After Orewa-on-race I expected something far better too – and the five year anniversary of the Hikoi for Hope speech wasn’t bad for Clarkie – but she led Labour, in full retreat most of the time, during the blue collar and elderly backlash against her government’s not unreasonable attempts to reduce Maori unemployment, their poor health comparison with the rest of us, their disparate outcomes across the whole range of stuff that makes life more fun.

Now Labour are using the same language as their opponents on all matters to do with the Treaty. Where has its principle gone?

Having sat on squillions – or having prudently managed the economy, as Michael Cullen would prefer – Labour now finds itself vulnerable to National’s tax bribe. So its resorted to bribes itself. When in Rome, I guess, but where has principle gone? Principles of fraternity and compassion like Lange could confidently assert in his maiden speech:

‘I believe that our challenge is to create a society where people feel committed to each other, where they have an interdependence which no adversity can force apart, where they realize they have a duty to their brothers, and where the fruits of such a society are seen in the love, the charity, and compassion of people…’

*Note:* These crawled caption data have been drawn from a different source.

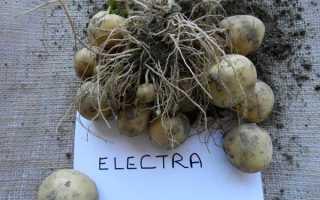 Сорт картофеля «Электра (Electra)» – описание и фото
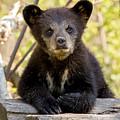 Black Bear Cub by Mary Jo Cox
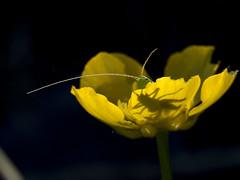 sauterelle (dddaviddd46) Tags: canon powershot sx60 hs insecte proxy fleur nature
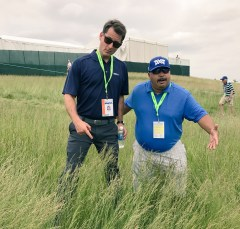 Matt Barrie (L) and ESPN.com senior golf analyst Michael Collins check out the very tall fescue rough at the U.S. Open. (Photo courtesy of Matt Barrie/ESPN)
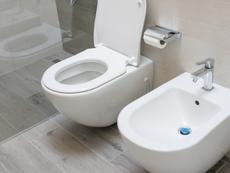 WC und Bidet.png
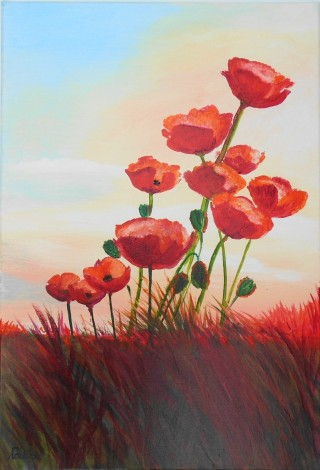 Poppies, Reds, Flowers, wildflowers, sunset. affordable oil painting.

A girlfriend, one more steeped in all this muck than I, put to me that sometimes one has to take the low road to prevent something worse from happening. Maybe that’s Labour’s shtick on race… but I’m not so convinced. There have been too many opportunities passed over or missed altogether… and there is the little matter of self-interest to think about as well.

And the desperation! This is a desperate campaign for Labour and the Prime Minister, and it shows.

So what’s to do? I was part of National’s 20.93% in 2002. They were my home cos I’d never contemplated Labour before. I went down with the ship, grim night that it was. I valued freedom most of all. But any liberal – at least one in the tradition of a Jack Marshall, he who once said with pride that being a liberal was not to succumb to holding “a fixed and definite creed” or a Jim McLay or a Doug Graham, whose instincts for decency will hopefully be revisited after the storm has passed – is no longer welcome in the National Party.

Which leaves me an odd choice, but one forged by staring down at the abyss. David Lange’s last sentences, in My Life, hinted at his desire to force the spring, for he sensed, I guess, that time was against him. Yet we seem strangely stuck in a winter of discontent. Spring may be delayed a while longer but I reckon it’ll be worth the wait. In the meantime, I shall lament the yawning gap between David Lange and his successors, and the pretenders. Then I’ll vote to end this era in a benign fashion.

And somewhere out there, I hope there is a fat kid or a shy kid or a smart kid who thinks they can go all the way. I’ll be looking out for them.